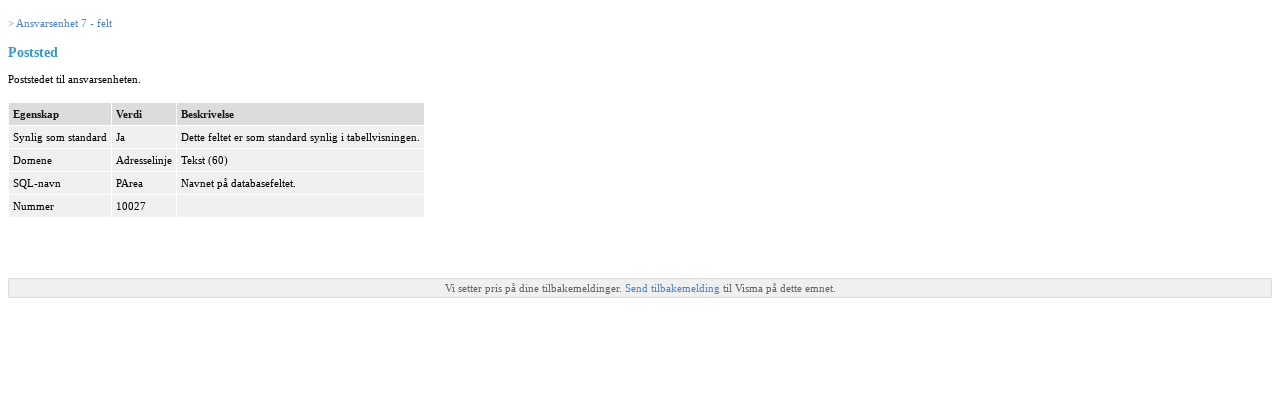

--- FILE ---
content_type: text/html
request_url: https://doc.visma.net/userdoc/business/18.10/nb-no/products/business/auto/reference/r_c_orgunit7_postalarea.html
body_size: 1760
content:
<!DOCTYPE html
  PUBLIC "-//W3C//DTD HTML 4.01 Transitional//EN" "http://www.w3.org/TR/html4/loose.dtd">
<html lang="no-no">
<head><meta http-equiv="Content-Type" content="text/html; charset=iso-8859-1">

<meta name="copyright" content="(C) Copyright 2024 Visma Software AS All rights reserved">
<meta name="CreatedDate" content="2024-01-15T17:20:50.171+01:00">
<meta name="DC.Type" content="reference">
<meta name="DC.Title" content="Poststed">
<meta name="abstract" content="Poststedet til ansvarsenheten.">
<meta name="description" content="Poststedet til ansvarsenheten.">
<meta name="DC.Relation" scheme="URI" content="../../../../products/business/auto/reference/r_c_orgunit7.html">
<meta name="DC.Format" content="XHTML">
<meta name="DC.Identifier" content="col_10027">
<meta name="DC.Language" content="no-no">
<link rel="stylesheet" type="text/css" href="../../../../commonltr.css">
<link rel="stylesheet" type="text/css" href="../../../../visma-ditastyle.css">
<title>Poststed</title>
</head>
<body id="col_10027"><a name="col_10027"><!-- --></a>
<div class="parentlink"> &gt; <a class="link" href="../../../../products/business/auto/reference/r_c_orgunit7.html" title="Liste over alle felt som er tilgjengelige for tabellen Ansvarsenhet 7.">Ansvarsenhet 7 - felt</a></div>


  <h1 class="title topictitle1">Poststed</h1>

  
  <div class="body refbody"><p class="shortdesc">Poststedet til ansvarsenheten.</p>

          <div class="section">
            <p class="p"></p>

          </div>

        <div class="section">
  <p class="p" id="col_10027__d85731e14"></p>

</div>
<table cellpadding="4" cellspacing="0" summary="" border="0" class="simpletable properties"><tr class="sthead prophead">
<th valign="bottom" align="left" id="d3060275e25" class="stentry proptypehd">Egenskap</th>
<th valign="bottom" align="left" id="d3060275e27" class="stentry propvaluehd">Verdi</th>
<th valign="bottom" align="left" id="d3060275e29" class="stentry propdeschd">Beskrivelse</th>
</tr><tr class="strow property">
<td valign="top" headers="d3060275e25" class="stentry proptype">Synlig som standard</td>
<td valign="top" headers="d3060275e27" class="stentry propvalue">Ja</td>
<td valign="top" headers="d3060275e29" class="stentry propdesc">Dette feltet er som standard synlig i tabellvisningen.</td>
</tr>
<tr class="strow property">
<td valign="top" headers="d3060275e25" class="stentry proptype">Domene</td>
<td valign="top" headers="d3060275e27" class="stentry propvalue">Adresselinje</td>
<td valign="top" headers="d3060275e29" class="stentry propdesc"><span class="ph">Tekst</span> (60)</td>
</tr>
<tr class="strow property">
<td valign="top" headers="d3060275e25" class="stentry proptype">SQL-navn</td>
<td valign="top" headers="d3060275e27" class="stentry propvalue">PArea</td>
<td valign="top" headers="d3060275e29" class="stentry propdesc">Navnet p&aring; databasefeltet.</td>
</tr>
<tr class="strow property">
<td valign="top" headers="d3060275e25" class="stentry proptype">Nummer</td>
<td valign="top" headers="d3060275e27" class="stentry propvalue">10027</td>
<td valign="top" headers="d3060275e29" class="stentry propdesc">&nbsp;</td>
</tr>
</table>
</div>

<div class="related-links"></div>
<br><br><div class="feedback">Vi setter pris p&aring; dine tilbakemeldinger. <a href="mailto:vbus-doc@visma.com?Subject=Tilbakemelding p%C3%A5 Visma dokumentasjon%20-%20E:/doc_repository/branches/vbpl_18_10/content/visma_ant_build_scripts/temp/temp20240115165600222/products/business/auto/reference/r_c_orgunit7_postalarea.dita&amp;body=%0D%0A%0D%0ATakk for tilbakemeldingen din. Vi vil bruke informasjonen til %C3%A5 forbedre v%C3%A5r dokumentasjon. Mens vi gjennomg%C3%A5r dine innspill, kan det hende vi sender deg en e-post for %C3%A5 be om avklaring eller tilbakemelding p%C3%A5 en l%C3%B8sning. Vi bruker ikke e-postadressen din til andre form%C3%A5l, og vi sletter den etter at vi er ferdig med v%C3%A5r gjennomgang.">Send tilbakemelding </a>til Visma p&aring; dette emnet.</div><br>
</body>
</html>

____

Work item
Each line above is to be repeated exactly as written; no picture is carried over.

Response below
--- FILE ---
content_type: text/html
request_url: https://doc.visma.net/userdoc/business/18.10/nb-no/products/business/auto/reference/r_c_orgunit7_postalarea.html
body_size: 1760
content:
<!DOCTYPE html
  PUBLIC "-//W3C//DTD HTML 4.01 Transitional//EN" "http://www.w3.org/TR/html4/loose.dtd">
<html lang="no-no">
<head><meta http-equiv="Content-Type" content="text/html; charset=iso-8859-1">

<meta name="copyright" content="(C) Copyright 2024 Visma Software AS All rights reserved">
<meta name="CreatedDate" content="2024-01-15T17:20:50.171+01:00">
<meta name="DC.Type" content="reference">
<meta name="DC.Title" content="Poststed">
<meta name="abstract" content="Poststedet til ansvarsenheten.">
<meta name="description" content="Poststedet til ansvarsenheten.">
<meta name="DC.Relation" scheme="URI" content="../../../../products/business/auto/reference/r_c_orgunit7.html">
<meta name="DC.Format" content="XHTML">
<meta name="DC.Identifier" content="col_10027">
<meta name="DC.Language" content="no-no">
<link rel="stylesheet" type="text/css" href="../../../../commonltr.css">
<link rel="stylesheet" type="text/css" href="../../../../visma-ditastyle.css">
<title>Poststed</title>
</head>
<body id="col_10027"><a name="col_10027"><!-- --></a>
<div class="parentlink"> &gt; <a class="link" href="../../../../products/business/auto/reference/r_c_orgunit7.html" title="Liste over alle felt som er tilgjengelige for tabellen Ansvarsenhet 7.">Ansvarsenhet 7 - felt</a></div>


  <h1 class="title topictitle1">Poststed</h1>

  
  <div class="body refbody"><p class="shortdesc">Poststedet til ansvarsenheten.</p>

          <div class="section">
            <p class="p"></p>

          </div>

        <div class="section">
  <p class="p" id="col_10027__d85731e14"></p>

</div>
<table cellpadding="4" cellspacing="0" summary="" border="0" class="simpletable properties"><tr class="sthead prophead">
<th valign="bottom" align="left" id="d3060275e25" class="stentry proptypehd">Egenskap</th>
<th valign="bottom" align="left" id="d3060275e27" class="stentry propvaluehd">Verdi</th>
<th valign="bottom" align="left" id="d3060275e29" class="stentry propdeschd">Beskrivelse</th>
</tr><tr class="strow property">
<td valign="top" headers="d3060275e25" class="stentry proptype">Synlig som standard</td>
<td valign="top" headers="d3060275e27" class="stentry propvalue">Ja</td>
<td valign="top" headers="d3060275e29" class="stentry propdesc">Dette feltet er som standard synlig i tabellvisningen.</td>
</tr>
<tr class="strow property">
<td valign="top" headers="d3060275e25" class="stentry proptype">Domene</td>
<td valign="top" headers="d3060275e27" class="stentry propvalue">Adresselinje</td>
<td valign="top" headers="d3060275e29" class="stentry propdesc"><span class="ph">Tekst</span> (60)</td>
</tr>
<tr class="strow property">
<td valign="top" headers="d3060275e25" class="stentry proptype">SQL-navn</td>
<td valign="top" headers="d3060275e27" class="stentry propvalue">PArea</td>
<td valign="top" headers="d3060275e29" class="stentry propdesc">Navnet p&aring; databasefeltet.</td>
</tr>
<tr class="strow property">
<td valign="top" headers="d3060275e25" class="stentry proptype">Nummer</td>
<td valign="top" headers="d3060275e27" class="stentry propvalue">10027</td>
<td valign="top" headers="d3060275e29" class="stentry propdesc">&nbsp;</td>
</tr>
</table>
</div>

<div class="related-links"></div>
<br><br><div class="feedback">Vi setter pris p&aring; dine tilbakemeldinger. <a href="mailto:vbus-doc@visma.com?Subject=Tilbakemelding p%C3%A5 Visma dokumentasjon%20-%20E:/doc_repository/branches/vbpl_18_10/content/visma_ant_build_scripts/temp/temp20240115165600222/products/business/auto/reference/r_c_orgunit7_postalarea.dita&amp;body=%0D%0A%0D%0ATakk for tilbakemeldingen din. Vi vil bruke informasjonen til %C3%A5 forbedre v%C3%A5r dokumentasjon. Mens vi gjennomg%C3%A5r dine innspill, kan det hende vi sender deg en e-post for %C3%A5 be om avklaring eller tilbakemelding p%C3%A5 en l%C3%B8sning. Vi bruker ikke e-postadressen din til andre form%C3%A5l, og vi sletter den etter at vi er ferdig med v%C3%A5r gjennomgang.">Send tilbakemelding </a>til Visma p&aring; dette emnet.</div><br>
</body>
</html>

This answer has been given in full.